エリート脳外科医の独占愛に、今夜も私は抗えない
彼に連れられてやってきたのは外資系の高級ホテルだった。ここにあるフレンチレストランの予約をしていると言う。
こういったホテルで両親と兄の四人で何度か食事をしたことがあるが、ここ数年そんな機会もないため、久しぶりに気分が高揚する。
でも今夜は大事な話をしなくてはならないと思い出し、気持ちの高ぶりもすぐに頭打ちになった。
普段は白衣やスクラブを着た雅史を目にしているが、今日は上質なスーツ姿。タイトなデザインは体の線にフィットして、彼の逞しさをより際立たせている。
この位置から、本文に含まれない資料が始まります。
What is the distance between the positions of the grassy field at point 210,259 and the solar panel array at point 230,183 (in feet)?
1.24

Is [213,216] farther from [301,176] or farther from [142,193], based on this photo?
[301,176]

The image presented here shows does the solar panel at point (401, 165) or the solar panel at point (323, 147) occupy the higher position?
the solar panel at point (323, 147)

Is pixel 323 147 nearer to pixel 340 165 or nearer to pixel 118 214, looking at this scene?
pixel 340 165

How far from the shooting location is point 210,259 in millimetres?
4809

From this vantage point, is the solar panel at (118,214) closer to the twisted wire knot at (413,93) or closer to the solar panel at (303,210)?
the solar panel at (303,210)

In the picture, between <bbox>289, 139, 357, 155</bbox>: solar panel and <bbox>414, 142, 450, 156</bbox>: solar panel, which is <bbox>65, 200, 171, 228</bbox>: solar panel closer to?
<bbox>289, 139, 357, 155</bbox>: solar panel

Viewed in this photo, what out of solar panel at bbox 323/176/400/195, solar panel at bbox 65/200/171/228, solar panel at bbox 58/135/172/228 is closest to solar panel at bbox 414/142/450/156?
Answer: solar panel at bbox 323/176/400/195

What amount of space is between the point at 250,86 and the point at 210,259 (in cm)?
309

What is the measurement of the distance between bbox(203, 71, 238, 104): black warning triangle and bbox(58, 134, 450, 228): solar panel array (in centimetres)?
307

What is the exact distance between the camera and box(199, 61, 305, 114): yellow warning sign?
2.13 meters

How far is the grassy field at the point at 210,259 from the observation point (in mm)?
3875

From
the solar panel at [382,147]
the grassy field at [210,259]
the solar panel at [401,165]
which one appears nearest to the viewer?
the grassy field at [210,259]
姿勢の良さや振る舞いの美しさは、中学高校と剣道部の主将を務めただけある。行き交う人たちの視線が自然と彼に注がれた。
エレベーターを降りてついていくと、ある場所で立ち止まった雅史が「ここ」と楓に振り返る。壁に掲げられた看板にはフレンチレストラン『クールブロン』とあった。
名前を告げ、すぐに案内された個室は黒でまとめられたシックな内装。センスのいい大人の空間といった風情だ。
「俺は車の運転があるから飲めないけど、海老沢さんはワイン飲むだろう?」
向かい合って座るなり、メニューを開いた雅史が顔を上げて楓を見る。